▸ **Source document**:
By , About.com Guide

Men with wives or longtime girlfriends sometimes want to go to strip clubs for bachelor parties or just because they feel like it. Some women are uncomfortable with strip clubs and don't want the men in their lives to go to them. Others join their husband or boyfriend and find going to the strip club gives a boost to their sex life. Still others are all right with husbands or boyfriends going to strip clubs as long as they don't get a lap dance or follow other rules they establish together. What do you think? Do you have rules? Tell us how you feel about strip clubs. Tell Us Why or Why Not

I'm glad I'm not the only one

I'm glad I'm not the only one who doesn't want her husband going to "watch" strippers. He recently missed out on a co-worker's bachelor party. The stories I have heard about said party make me so angry. Strippers picking $ bills off the men's foreheads with their vagina, the men licking whipped cream off their bodies and other absolute bull. If your man tells you there's "no touching," he is lying. And if you're a married woman who is ok with another woman's vagina on your man's face, you disappoint me. I have been to strip clubs. Most of those girls will break the rules without hesitation. I don't care if it's all in good fun, I am NOT ok with my husband going to a strip club. I think it's disrespectful and hurtful and in my opinion it's cheating. There's nothing that says "life long commitment" before getting married like going to get your rocks off on someone other than your significant other. What a screwy tradition. But that's our modern society, I guess.
—Guest Lindsay

rofl

Lol many of you women on here are saying you would not allow your man go to a strip club. Well what about on his stag night when his mates get him a stripper? And another thing what about a lady's night out before her big day? Her buddies are going to either get you a male stripper or go to a male strip bar and don't say men would go and cheat on you with one of the sluts because women are just as bad as men are so don't say men are pure slags cause yours are too.

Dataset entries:
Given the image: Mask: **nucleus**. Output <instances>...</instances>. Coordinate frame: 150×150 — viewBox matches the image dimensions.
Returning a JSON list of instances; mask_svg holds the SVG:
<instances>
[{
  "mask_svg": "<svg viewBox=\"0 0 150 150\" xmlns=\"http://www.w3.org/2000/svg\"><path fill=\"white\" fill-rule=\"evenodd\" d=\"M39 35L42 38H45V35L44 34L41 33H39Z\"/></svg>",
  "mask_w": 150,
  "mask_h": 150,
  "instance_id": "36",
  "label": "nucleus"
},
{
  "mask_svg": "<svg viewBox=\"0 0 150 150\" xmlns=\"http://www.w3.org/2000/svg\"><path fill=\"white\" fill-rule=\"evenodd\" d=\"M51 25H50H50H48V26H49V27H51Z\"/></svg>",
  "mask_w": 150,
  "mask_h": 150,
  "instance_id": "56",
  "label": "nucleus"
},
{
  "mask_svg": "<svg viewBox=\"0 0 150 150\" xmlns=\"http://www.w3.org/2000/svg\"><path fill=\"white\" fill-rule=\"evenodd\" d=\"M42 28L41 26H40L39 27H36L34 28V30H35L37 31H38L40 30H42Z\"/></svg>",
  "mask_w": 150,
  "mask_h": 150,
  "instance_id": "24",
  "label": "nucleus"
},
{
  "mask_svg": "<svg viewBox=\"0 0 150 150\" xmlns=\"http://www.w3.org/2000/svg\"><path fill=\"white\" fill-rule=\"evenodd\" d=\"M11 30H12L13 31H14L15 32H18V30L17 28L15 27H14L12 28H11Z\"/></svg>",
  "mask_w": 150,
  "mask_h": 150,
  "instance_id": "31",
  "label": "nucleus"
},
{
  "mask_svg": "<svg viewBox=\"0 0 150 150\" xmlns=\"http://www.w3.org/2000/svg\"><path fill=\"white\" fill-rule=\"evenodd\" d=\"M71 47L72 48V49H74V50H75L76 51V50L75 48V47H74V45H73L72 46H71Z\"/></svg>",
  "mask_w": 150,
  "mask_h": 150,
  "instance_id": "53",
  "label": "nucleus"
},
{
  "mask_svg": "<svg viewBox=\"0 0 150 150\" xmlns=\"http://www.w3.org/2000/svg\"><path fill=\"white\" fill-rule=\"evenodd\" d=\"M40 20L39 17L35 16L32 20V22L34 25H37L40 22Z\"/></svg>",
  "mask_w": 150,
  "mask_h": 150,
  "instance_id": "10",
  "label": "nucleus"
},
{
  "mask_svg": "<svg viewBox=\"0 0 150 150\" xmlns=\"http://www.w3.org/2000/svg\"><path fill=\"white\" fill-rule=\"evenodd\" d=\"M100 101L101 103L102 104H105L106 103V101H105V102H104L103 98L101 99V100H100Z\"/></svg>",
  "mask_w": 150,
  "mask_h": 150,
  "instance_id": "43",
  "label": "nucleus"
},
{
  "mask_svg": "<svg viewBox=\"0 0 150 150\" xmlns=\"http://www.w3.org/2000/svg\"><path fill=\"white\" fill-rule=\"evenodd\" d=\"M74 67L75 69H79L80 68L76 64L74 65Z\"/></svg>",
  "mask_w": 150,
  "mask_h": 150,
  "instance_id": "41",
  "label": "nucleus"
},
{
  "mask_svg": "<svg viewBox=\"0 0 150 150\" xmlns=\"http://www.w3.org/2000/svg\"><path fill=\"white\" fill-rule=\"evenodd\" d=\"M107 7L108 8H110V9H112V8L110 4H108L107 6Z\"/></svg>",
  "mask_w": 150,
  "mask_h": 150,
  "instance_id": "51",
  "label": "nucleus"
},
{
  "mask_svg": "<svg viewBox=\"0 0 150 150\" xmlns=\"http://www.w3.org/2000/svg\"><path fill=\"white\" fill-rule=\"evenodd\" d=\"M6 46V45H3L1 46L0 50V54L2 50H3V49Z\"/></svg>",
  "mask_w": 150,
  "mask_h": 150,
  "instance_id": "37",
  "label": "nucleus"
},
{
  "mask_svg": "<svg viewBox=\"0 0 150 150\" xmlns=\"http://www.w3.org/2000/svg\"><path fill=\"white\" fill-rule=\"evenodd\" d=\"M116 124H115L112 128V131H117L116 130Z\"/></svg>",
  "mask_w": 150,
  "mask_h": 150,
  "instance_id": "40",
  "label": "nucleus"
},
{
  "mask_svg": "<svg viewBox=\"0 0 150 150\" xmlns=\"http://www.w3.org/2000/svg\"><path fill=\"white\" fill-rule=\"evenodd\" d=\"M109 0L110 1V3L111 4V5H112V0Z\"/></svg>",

▸ **Stated problem 1**: Reproduce the passage of the strip club discussion between "Lol many of" and "yours are too.", inclusive.
▸ **Stated problem 2**: Render this sentence from the strip club discussion in Spanish: "Some women are uncomfortable with strip clubs and don't want the men in their lives to go to them."
▸ **Stated problem 3**: Write what comes next in the strip club discussion, starting after its final sentence.

▸ **Task output 1**:
Lol many of you women on here are saying you would not allow your man go to a strip club. Well what about on his stag night when his mates get him a stripper? And another thing what about a lady's night out before her big day? Her buddies are going to either get you a male stripper or go to a male strip bar and don't say men would go and cheat on you with one of the sluts because women are just as bad as men are so don't say men are pure slags cause yours are too.

▸ **Task output 2**: Algunas mujeres se sienten incómodas con los clubes de striptease y no quieren que los hombres de su vida vayan a ellos.

▸ **Task output 3**:
—Guest nathan

Not right

I've thought about it a lot and have decided that it isn't right for someone in a devoted relationship to go to a strip club. To say that it is fun is so demeaning. To also take money that comes from our shared household and give it to women for up-close encounters with their bodies is wrong. I've tried to understand justifications of it being okay, but I just can't. There is no benefit to experiencing someone's naked body that wouldn't be wrong to your partner.
—Guest Lisa

Hell No!

Strip clubs and strippers degrade women. Most of these girls are just 18 years old and have been sexually abused as a child. Eighty percent of strippers are also part-time prostitutes. There is no way that I would let my husband go to a strip club or hire a private stripper for a bachelor party, etc... It is sinful and morally wrong. Ladies, do you really know what goes on during bachelor parties? Believe me, it isn't just the girl dancing and taking her clothes off. Most men participate in sexual games and actually have physical contact with the stripper. Lap dances are cheating in my eyes. Google what a lap dance really is, and I bet you wouldn't want your husband to get one. It is as close to intercourse as you can get. I vote NO to bachelor parties that have strippers or going to strip clubs, especially if the men are already married.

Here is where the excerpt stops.